Desgraciadamente, el talón de Aquiles educativo en España está claramente ubicado en las etapas ESO y Bachillerato, sin olvidarme de nuestra carpetovetónica PAU (Prueba de Acceso a la Universidad) como palanca causal, ya que está concebida para que profesores y alumnos dediquen demasiada energía orientada hacía un examen que vuelve a tener un formato lejos de lo que propugna PISA (Programa Internacional para la Evaluación de Estudiantes), e incluso va en la dirección contraria al modelo de enseñanza del Espacio Europeo de Educación Superior (Plan Bolonia para entendernos). No obstante, si existe (o eso parece) un gran consenso en el hecho de que las pruebas PISA son el estándar de calidad que debemos exigir a nuestros alumnos; independientemente de su edad y de que la prueba sea fruto de la iniciativa de la OCDE (y qué). Entonces, ¿Por qué la PAU no la transformamos en una prueba PISA como forma de medir el nivel académico de nuestros alumnos?

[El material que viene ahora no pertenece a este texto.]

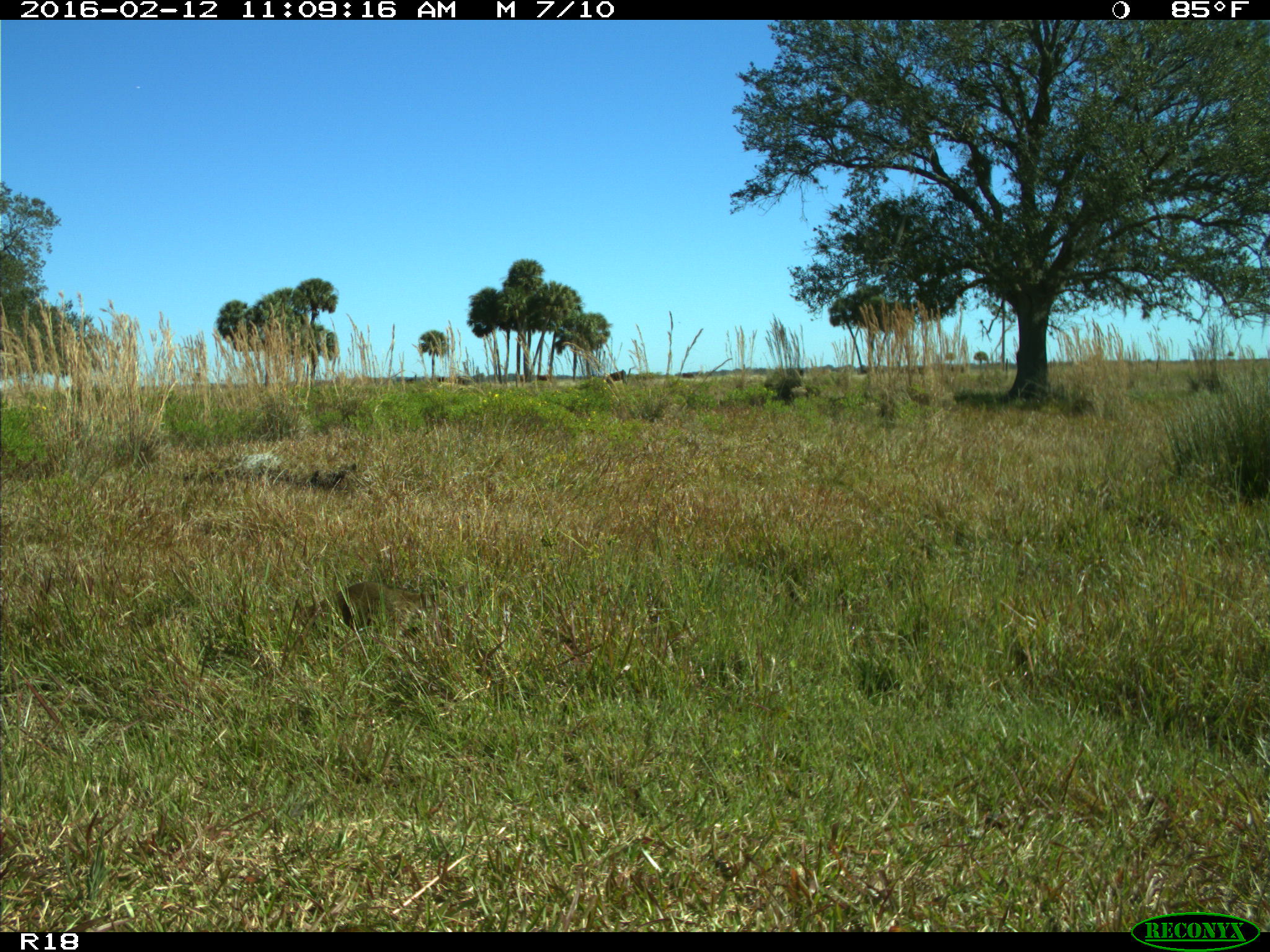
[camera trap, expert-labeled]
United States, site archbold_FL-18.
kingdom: Animalia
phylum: Chordata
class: Mammalia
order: Carnivora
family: Procyonidae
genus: Procyon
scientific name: Procyon lotor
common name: common raccoon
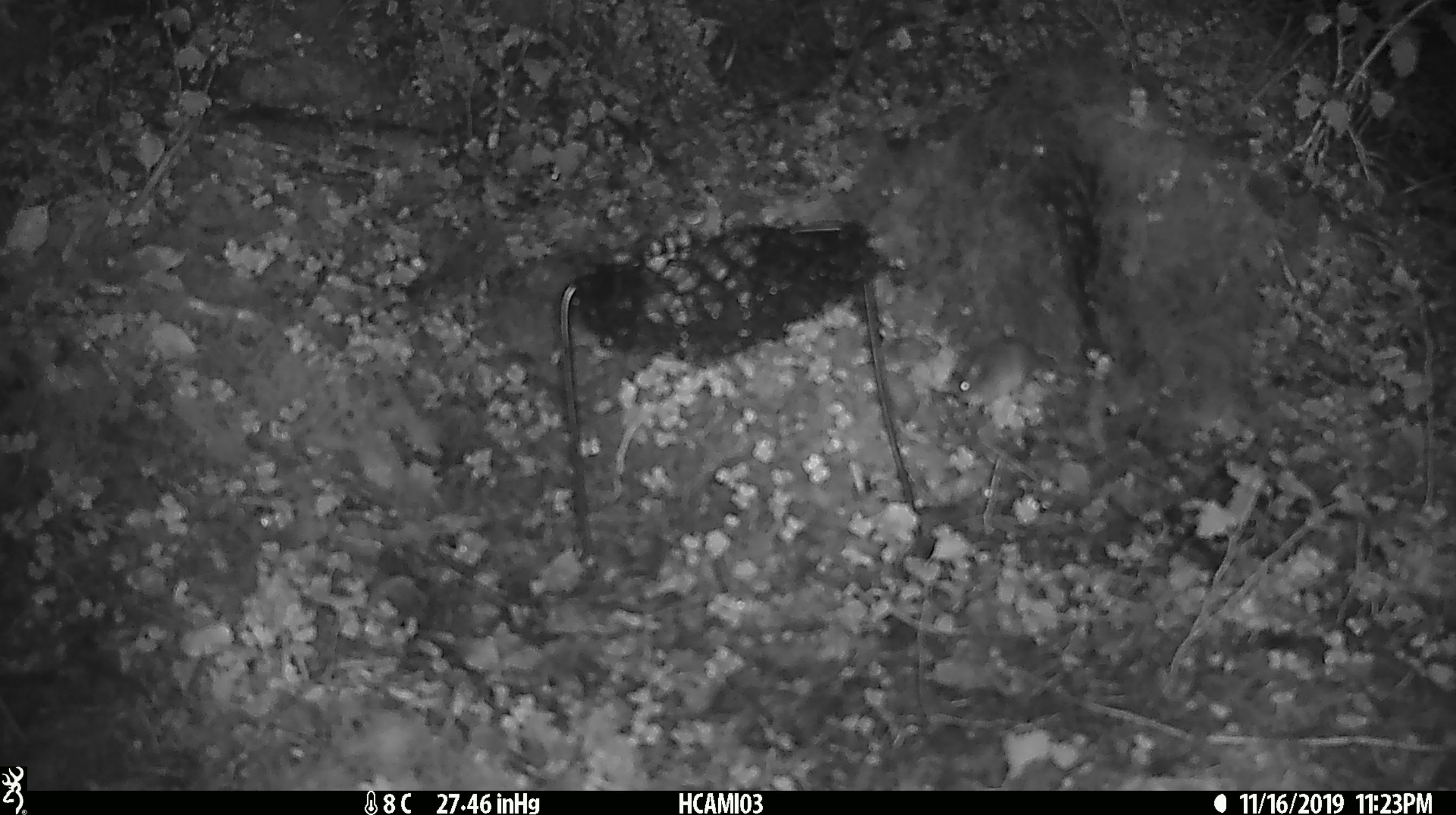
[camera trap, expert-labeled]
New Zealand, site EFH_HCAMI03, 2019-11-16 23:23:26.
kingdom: Animalia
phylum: Chordata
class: Mammalia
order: Rodentia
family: Muridae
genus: Mus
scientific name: Mus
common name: mouse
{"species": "mouse (Mus)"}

Está claro que si damos ese paso y la prueba PAU adquiere un cariz PISA, entonces cambiaremos por inducción nuestro sistema educativo; y podremos escalar puestos como pais en el ranking PISA, ergo mejoraremos nuestro sistema educativo y productivo de paso.”

Francisco J. Barrionuevo Canto.
Consejero Delegado del grupo educativo Novaschool.